Pois bem, levando isso à vida real: uma das noções recorrentes quando se explica a dinâmica, muitas vezes assassina, das relações de poder mundial é que a pobreza e miséria em países periféricos sustentam a riqueza dos países centrais. Como diria o Malcolm X, "no final das contas, o edifício todo se sustenta nas costas daquele mineiro na África." A noção é, evidentemente, contestada por aqueles que tentam justificar o sistema mundial de dominação e produção, mas o curioso é que essa necessidade não é necesária como explicação em nenhuma narrativa "afro-asiática." E, bem, não é tão verdade assim, pelo menos não no presente e em geral.

Ela é obviamente verdadeira e real para as grandes potências no auge do período imperialista, mas depois da era de ouro do pós-guerra se tornou bem menos; assim, pode-se dizer, eg, que mesmo países sem dominação colonial própria, como os escandinavos, puderam se dar ao luxo de se especializar em trabalhos no topo da cadeia profissional porque há os países que ficaram no fundo. Só que a exploração mineral, o literal mineiro na África do Malcom X, é muito capital-intensiva e pouco demanda de trabalhadores; mineiros poderiam ser tão bem pagos na Zâmbia quanto no Canadá, que isso não inviabilizaria o negócio de níquel e cobre. Se comunidades nigerianas e cabindesas cobrassem royalties sobre o petróleo como o fazem as norueguesas e escocesas, do mesmo modo isso não seria nada proibitivo. Poderia afetar o lucro, mas não muito. E o comércio internacional não é essencial para a maioria das economias do planeta, e era ainda menos durante os anos 50-80.
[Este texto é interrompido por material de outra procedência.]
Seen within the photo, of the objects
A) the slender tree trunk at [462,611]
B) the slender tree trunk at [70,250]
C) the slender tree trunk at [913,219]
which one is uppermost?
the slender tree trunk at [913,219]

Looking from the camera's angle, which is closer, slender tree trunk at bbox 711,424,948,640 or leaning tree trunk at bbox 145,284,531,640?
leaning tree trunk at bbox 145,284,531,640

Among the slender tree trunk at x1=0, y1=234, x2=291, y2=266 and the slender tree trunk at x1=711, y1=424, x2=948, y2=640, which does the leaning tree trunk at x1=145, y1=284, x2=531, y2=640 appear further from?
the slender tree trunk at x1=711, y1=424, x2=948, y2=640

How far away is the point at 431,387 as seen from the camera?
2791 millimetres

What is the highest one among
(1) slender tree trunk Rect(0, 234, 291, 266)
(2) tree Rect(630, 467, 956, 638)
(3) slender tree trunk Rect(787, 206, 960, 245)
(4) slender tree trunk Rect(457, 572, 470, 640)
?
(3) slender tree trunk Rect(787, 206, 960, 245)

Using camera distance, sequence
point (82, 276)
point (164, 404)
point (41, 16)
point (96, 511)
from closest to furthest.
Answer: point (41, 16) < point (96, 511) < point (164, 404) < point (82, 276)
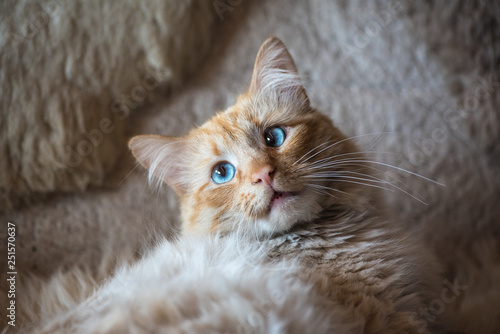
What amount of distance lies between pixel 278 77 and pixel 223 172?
0.44 m

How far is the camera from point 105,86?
67.5 inches

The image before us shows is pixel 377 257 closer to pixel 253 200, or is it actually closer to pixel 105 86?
pixel 253 200

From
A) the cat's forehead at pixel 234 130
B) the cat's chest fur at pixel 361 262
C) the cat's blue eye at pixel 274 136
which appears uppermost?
the cat's forehead at pixel 234 130

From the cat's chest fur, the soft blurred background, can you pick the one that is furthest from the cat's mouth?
the soft blurred background

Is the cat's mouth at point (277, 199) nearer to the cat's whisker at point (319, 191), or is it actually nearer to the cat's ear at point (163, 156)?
the cat's whisker at point (319, 191)

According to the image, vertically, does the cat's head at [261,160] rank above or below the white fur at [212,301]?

Em outras palavras, e com a exceção de estratégias deliberadas de ferrar com os pobres como a Total Strategy da África do Sul nas últimas décadas do Apartheid, as grandes empresas, e as grandes potências, não ferram com os mais fracos, e principalmente com a África, porque precisam fazer isso, mas porque é conveniente. Faz a margem de lucro passar de 17,6 para 21,2 pontos percetuais. Por horrível que seja pensar isso, pessoas morrem de fome, de bala, de doença, não para que executivos tenham uma vida confortável em Nova Iorque, mas para que essa vida confortável valha marginalmente mais dinheiro. A troco de quase nada.

A percepção, é claro, se por um lado faz dos exploradores deste mundo ainda mais horríveis, por outro tira a imagem de força do explorado. A visão de Malcolm X faz do mineiro africano quase o Orc de Blake; a de que vidas são destruídas sem necessidade nenhuma está mais para fazer dos executivos um monte de Pères Ubu.